The next night, I see the police in action just up the street outside the Hotel St. John. They’re questioning a tall black Cuban we’d run into the night before. Tonight, though, as the police scrutinize his identity card, he pretends not to know us. From the steps of the hotel, we watch as he’s bundled into the back of the police wagon, which trundles up the road with one of its tail lights out.
By happenstance, I see him again the next day as I try (unsuccessfully) to get money out of a bank machine on my credit card. He apologizes for giving us the cold shoulder the night before, and explains unnecessarily that he would have been in a worse predicament if he’d been chummy with foreigners. He says he’s from Cienfuegos and so not permitted to be in Havana. He spent the night in jail, he says nonchalantly, but was released after the cops talked to his parents. “What are you doing later?” he asks.

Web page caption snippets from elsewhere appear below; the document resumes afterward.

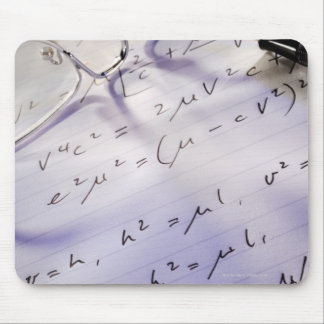 Glasses, pen and mathematical symbols on paper, mouse pad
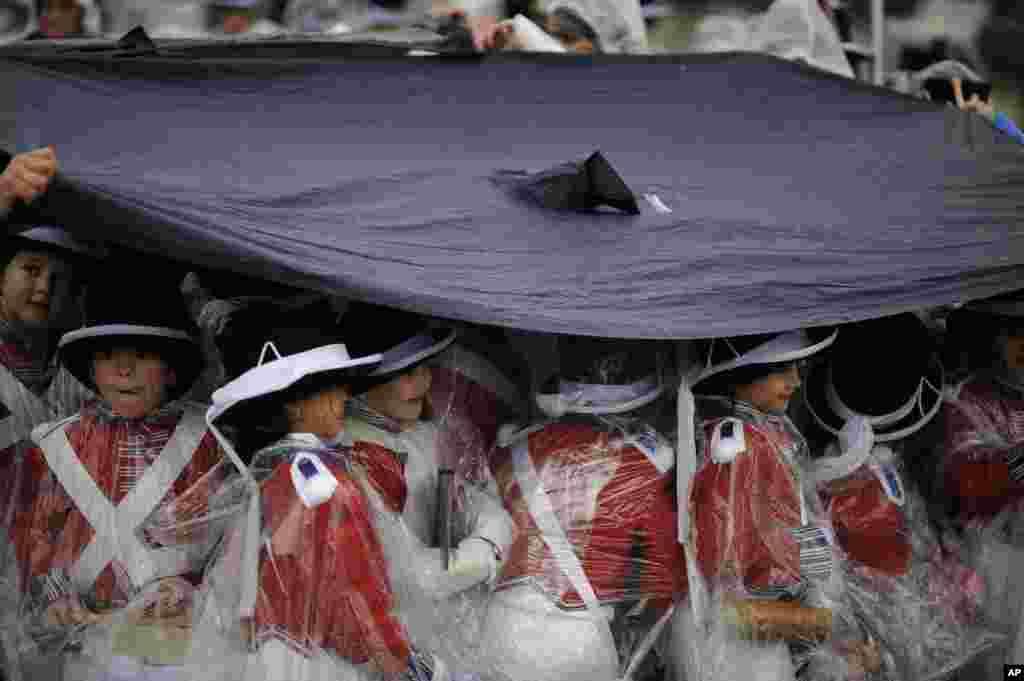 'Tamborilleros' wearing their uniform shelter from the rain, march in the traditional ' La Tamborrada', during 'El Dia Grande', the main day of San Sebastian feasts, in the Basque city of San Sebastian, northern Spain.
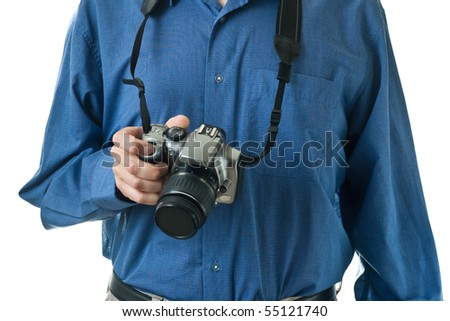 A male mid-section, wearing a blue dress shirt, holding onto an SLR camera. - stock photo
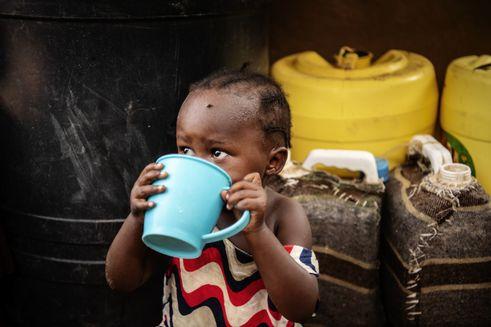 Lille pige drikker af en stor blå kop i flygtningelejren i Kakuma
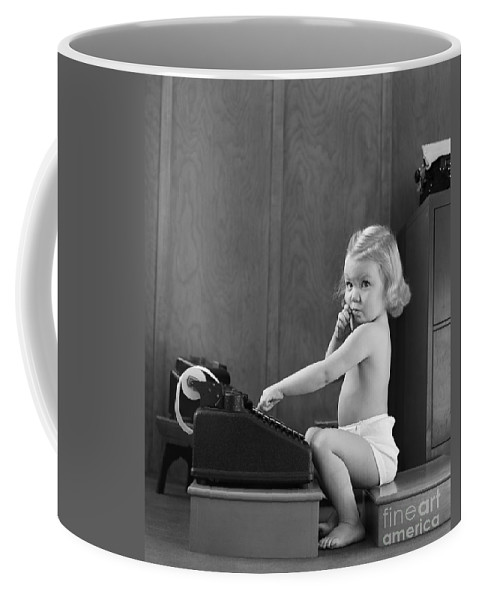 1940s Coffee Mug featuring the photograph Baby Girl With Adding Machine, C.1940s by H. Armstrong Roberts/ClassicStock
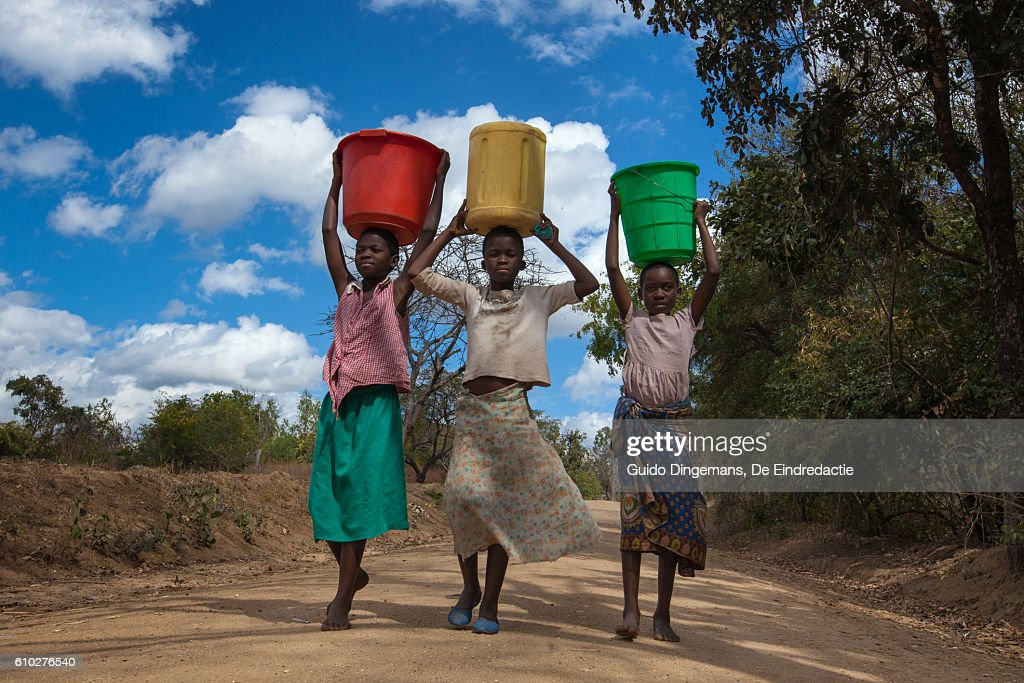 Girls carrying water buckets at a borehole in Malawi : Stock Photo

Meanwhile, Cuban experts try to make sense of what’s happening in the country. How one sees things depends on ideological vantage point. On the one hand, there’s Andy Gomez of the University of Miami, who was born in Cuba and disavows the possibility of change in a “totalitarian regime.”
Gomez works as a consultant with the U.S. Coast Guard and reports increasing numbers of defectors arriving in the U.S., not only trying their luck across the Gulf of Mexico but also taking the riskier route through Mexico’s Yucatán. “What we’re seeing in Cuba is limited reforms,” says Gomez, far from what’s required to stem the exodus.
Dalhousie University’s John Kirk, a noted Cuba scholar, feels the reforms are significant, including those relating to gays and lesbians. Kirk, who has collaborated on a book with Cuban writer Leonardo Padura Fuentes featuring interviews with prominent gays, says the culture, more than communism, has been the main foe. Still, he says, “gays and lesbians in Cuba are in a far better place than elsewhere in Latin America.”
On the Malecón, a grandmotherly woman sells plastic cups to hold the rum and cola, and comes back later with sandwiches, just in time for the late-night munchies. Another woman does a brisk trade in individual cigarettes. It’s all officially illegal.
The bulging Northern wallets of visiting queers will be their most attractive feature. But there are few nightclubs anywhere – no matter how high the cover charge – that offer the poignant parade of pleasure and pain you’ll see on the Malecón.